WHO IS DAPHNE GUINNESS?
The eccentric style icon opens up her newly on-the-market Fifth Avenue apartment to talk Twitter, fashion and what's inspiring her now. Photographs by Walter Chin.
Since joining Twitter in November 2010, artist and heiress Daphne Guinness (@therealdaphne) has tweeted 7,114 times and has 33,523 followers. She frequently posts pictures of herself taken in her apartment, and she has struck up friendships with a cadre of young Twitter followers—many of them aspiring designers and artists—and takes the time to converse with them. “It has brought some really interesting people into my life,” Guinness says, referring, in part, to young up-and-coming fashion designer Hogan McLaughlin, with whom she had a brief Twitter courtship before meeting in person. In fact, she regularly champions his work and is considered one of his muses. (Guinness included a few of McLaughlin’s designs in her collaboration with Barneys New York: An event she launched by dressing herself—in one of the store’s windows—in a feathered Alexander McQueen gown for the Metropolitan Museum of Art’s annual Costume Institute gala.)
Inside Guinness’s Daniel Romualdez–designed three-bedroom Fifth Avenue apartment overlooking the museum (in a building that was once the Stanhope hotel), she has on her bedroom nightstand a copy of Birdscapes, a pop-up that plays birdsong and was a gift from a Twitter follower. Then there’s The Homicidal Heiress, a book that Hogan created made up of intricate Edward Gorey–inspired dress sketches that she later showed to Barneys creative director Dennis Freedman; another one of her “Twitter connections,” as she calls them, gave her a rare set of perfumes. On the day of our shoot with Guinness, a bouquet of congratulatory balloons arrives—unannounced. These items are scattered around her home, a space whose design is as otherworldly as Guinness’s inspired personal style. Mirrors line the walls and ceiling, and contemporary works from Damien Hirst, Bert Stern and close friend David LaChapelle are displayed prominently throughout the apartment. There are stacks of international newspapers and bookcases full of scholarly tomes like Tolstoy’s Anna Karenina (one of Guinness’s favorites)—all to create an environment rife with intellectual decadence.

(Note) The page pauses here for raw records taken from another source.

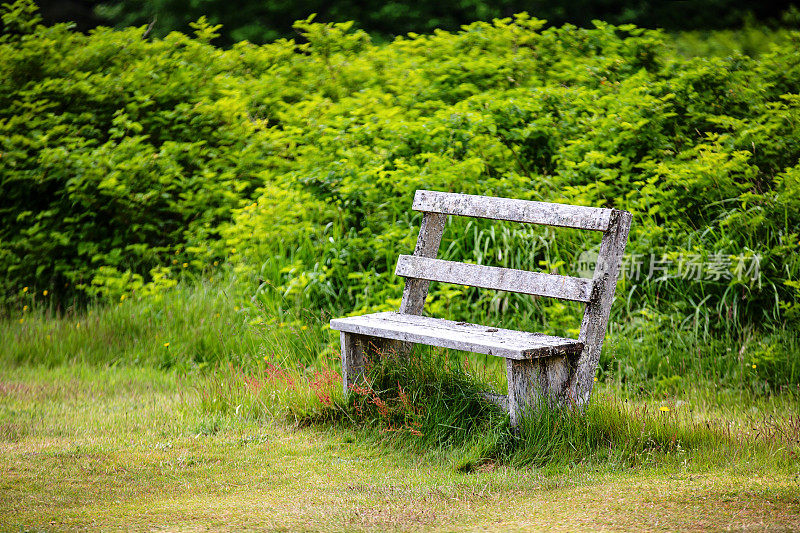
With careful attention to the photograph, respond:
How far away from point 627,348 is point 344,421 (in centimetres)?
230

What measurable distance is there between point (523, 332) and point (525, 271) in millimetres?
352

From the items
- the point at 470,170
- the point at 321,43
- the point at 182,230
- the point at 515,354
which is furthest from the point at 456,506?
the point at 321,43

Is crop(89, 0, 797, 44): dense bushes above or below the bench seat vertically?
above

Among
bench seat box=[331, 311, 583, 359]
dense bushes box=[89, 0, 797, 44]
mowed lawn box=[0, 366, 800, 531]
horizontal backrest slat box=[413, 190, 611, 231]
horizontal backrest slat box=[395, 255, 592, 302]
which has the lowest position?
mowed lawn box=[0, 366, 800, 531]

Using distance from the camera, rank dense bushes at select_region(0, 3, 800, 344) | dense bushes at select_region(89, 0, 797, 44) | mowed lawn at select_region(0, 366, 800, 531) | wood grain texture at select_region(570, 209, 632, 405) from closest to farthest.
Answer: mowed lawn at select_region(0, 366, 800, 531), wood grain texture at select_region(570, 209, 632, 405), dense bushes at select_region(0, 3, 800, 344), dense bushes at select_region(89, 0, 797, 44)

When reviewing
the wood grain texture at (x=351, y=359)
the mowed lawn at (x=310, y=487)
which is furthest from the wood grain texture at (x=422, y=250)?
the mowed lawn at (x=310, y=487)

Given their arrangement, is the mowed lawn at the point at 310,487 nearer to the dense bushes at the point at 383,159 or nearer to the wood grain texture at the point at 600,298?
the wood grain texture at the point at 600,298

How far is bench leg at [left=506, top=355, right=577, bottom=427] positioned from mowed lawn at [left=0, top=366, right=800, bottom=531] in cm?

There have been parallels made between Guinness and other modern-day “style icons”—Nan Kempner, Grace Kelly and Tina Chow among them—but what’s incredibly ironic is that for a woman who is so widely revered for her idiosyncratic style, she does not believe in the term. “‘Fashion icon’ implies a wider impact than any person should have on a body of people,” she says.
Yet the public disagrees: Guinness’s every move seems to warrant a street-style snap, or, in the case of one devout fan, an entire Tumblr site dedicated to painstakingly documenting her event appearances, magazine placements and collaborations. “People who love fashion love her,” says Valerie Steele, director and chief curator of the Museum at the Fashion Institute of Technology and author of Daphne Guinness. “But Daphne is an individualist, so she doesn’t base her style on anyone. She believes you should be true to yourself.”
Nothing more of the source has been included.